[BEGIN DATA SECTION]

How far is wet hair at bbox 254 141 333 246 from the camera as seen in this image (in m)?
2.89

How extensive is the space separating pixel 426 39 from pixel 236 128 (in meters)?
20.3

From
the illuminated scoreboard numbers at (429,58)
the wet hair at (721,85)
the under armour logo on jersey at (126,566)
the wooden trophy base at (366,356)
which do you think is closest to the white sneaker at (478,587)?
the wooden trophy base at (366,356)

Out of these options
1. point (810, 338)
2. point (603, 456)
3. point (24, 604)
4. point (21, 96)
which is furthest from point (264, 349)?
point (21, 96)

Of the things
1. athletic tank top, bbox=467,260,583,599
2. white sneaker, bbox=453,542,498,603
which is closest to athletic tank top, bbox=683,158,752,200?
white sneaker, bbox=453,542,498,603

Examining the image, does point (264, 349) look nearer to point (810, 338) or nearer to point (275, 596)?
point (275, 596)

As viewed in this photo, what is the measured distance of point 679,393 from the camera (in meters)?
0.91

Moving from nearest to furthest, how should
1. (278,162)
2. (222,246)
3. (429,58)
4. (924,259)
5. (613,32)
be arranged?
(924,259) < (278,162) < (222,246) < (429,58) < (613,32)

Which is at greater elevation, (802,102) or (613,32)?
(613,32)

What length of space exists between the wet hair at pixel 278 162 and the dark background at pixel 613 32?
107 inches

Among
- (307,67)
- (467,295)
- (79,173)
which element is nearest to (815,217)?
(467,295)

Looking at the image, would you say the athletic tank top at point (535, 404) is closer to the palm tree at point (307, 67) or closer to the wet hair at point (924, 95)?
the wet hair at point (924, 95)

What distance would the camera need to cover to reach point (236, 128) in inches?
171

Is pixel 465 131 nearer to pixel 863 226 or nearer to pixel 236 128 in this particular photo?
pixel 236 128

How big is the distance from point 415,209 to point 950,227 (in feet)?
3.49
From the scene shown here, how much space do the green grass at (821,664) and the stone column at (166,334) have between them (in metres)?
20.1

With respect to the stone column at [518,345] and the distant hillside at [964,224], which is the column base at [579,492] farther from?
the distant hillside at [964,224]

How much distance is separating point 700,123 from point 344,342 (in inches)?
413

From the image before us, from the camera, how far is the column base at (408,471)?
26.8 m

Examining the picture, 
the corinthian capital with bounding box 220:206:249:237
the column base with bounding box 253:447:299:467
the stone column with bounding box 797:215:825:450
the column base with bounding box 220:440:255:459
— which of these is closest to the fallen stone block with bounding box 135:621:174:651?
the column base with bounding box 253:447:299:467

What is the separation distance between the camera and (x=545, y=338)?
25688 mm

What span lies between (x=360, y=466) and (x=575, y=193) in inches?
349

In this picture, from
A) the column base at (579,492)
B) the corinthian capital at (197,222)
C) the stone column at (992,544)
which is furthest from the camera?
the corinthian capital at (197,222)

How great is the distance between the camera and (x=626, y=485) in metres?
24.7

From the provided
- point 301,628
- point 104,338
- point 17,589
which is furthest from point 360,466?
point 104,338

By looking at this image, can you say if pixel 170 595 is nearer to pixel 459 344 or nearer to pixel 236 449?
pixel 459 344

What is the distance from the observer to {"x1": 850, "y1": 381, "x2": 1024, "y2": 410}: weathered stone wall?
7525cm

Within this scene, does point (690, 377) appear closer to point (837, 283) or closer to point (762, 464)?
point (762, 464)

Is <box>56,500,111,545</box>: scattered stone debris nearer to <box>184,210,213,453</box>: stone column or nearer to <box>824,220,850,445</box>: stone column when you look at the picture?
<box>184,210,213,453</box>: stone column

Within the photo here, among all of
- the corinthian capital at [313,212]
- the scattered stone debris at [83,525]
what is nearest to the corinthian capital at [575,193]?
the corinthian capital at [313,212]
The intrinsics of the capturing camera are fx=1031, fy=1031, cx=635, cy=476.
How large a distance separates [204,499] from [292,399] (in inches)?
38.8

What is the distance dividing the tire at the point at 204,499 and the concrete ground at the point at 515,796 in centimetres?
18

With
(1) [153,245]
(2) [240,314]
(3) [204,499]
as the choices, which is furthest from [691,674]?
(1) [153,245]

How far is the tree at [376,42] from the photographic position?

[END DATA SECTION]

*GIVEN TASK*. Every line above needs to be retyped exactly.

*FULL RESPONSE*.
How far is wet hair at bbox 254 141 333 246 from the camera as seen in this image (in m)?
2.89

How extensive is the space separating pixel 426 39 from pixel 236 128 (in meters)?
20.3

From
the illuminated scoreboard numbers at (429,58)
the wet hair at (721,85)
the under armour logo on jersey at (126,566)
the wooden trophy base at (366,356)
which do you think is closest to the white sneaker at (478,587)?
the wooden trophy base at (366,356)

Out of these options
1. point (810, 338)
2. point (603, 456)
3. point (24, 604)
4. point (21, 96)
which is furthest from point (264, 349)?
point (21, 96)

Of the things
1. athletic tank top, bbox=467,260,583,599
2. white sneaker, bbox=453,542,498,603
which is closest to athletic tank top, bbox=683,158,752,200?
white sneaker, bbox=453,542,498,603

Examining the image, does point (264, 349) look nearer to point (810, 338) or nearer to point (275, 596)?
point (275, 596)

As viewed in this photo, what is the measured distance of point 679,393 from the camera (in meters)?
0.91

Moving from nearest to furthest, how should
1. (278,162)
2. (222,246)
3. (429,58)
4. (924,259)
5. (613,32)
be arranged?
(924,259) < (278,162) < (222,246) < (429,58) < (613,32)

Which is at greater elevation, (802,102) or (613,32)?
(613,32)

What length of space exists between the wet hair at pixel 278 162 and the dark background at pixel 613 32?
107 inches

Among
- (307,67)
- (467,295)
- (79,173)
which element is nearest to (815,217)?
(467,295)

Looking at the image, would you say the athletic tank top at point (535, 404) is closer to the palm tree at point (307, 67) or closer to the wet hair at point (924, 95)?
the wet hair at point (924, 95)

What distance would the camera need to cover to reach point (236, 128) in inches?
171

Is pixel 465 131 nearer to pixel 863 226 or nearer to pixel 236 128 in this particular photo?
pixel 236 128

How big is the distance from point 415,209 to point 950,227 (in feet)?
3.49
From the scene shown here, how much space do the green grass at (821,664) and the stone column at (166,334) have between them (in metres)?
20.1

With respect to the stone column at [518,345] and the distant hillside at [964,224], which is the column base at [579,492] farther from?
the distant hillside at [964,224]

How much distance is separating point 700,123 from point 344,342 (in inches)?
413

From the image before us, from the camera, how far is the column base at (408,471)?
26.8 m

Examining the picture, 
the corinthian capital with bounding box 220:206:249:237
the column base with bounding box 253:447:299:467
the stone column with bounding box 797:215:825:450
the column base with bounding box 220:440:255:459
— which of these is closest to the fallen stone block with bounding box 135:621:174:651?
the column base with bounding box 253:447:299:467

What is the separation distance between the camera and (x=545, y=338)?
25688 mm

What span lies between (x=360, y=466) and (x=575, y=193) in inches?
349

In this picture, from
A) the column base at (579,492)
B) the corinthian capital at (197,222)
C) the stone column at (992,544)
which is furthest from the camera?
the corinthian capital at (197,222)

How great is the distance between the camera and (x=626, y=485) in metres?
24.7

From the provided
- point 301,628
- point 104,338
- point 17,589
which is furthest from point 360,466?
point 104,338

By looking at this image, can you say if pixel 170 595 is nearer to pixel 459 344 or nearer to pixel 236 449?
pixel 459 344

What is the distance from the observer to {"x1": 850, "y1": 381, "x2": 1024, "y2": 410}: weathered stone wall?
7525cm

Within this scene, does point (690, 377) appear closer to point (837, 283) or closer to point (762, 464)?
point (762, 464)

Is <box>56,500,111,545</box>: scattered stone debris nearer to <box>184,210,213,453</box>: stone column or nearer to <box>824,220,850,445</box>: stone column when you look at the picture?
<box>184,210,213,453</box>: stone column

Within the photo here, among all of
- the corinthian capital at [313,212]
- the scattered stone debris at [83,525]
what is nearest to the corinthian capital at [575,193]?
the corinthian capital at [313,212]
The intrinsics of the capturing camera are fx=1031, fy=1031, cx=635, cy=476.
How large a distance separates [204,499] from [292,399] (in inches)?
38.8

What is the distance dividing the tire at the point at 204,499 and the concrete ground at the point at 515,796 in centimetres?
18

With
(1) [153,245]
(2) [240,314]
(3) [204,499]
as the choices, which is furthest from [691,674]?
(1) [153,245]

How far is the tree at [376,42] from the photographic position?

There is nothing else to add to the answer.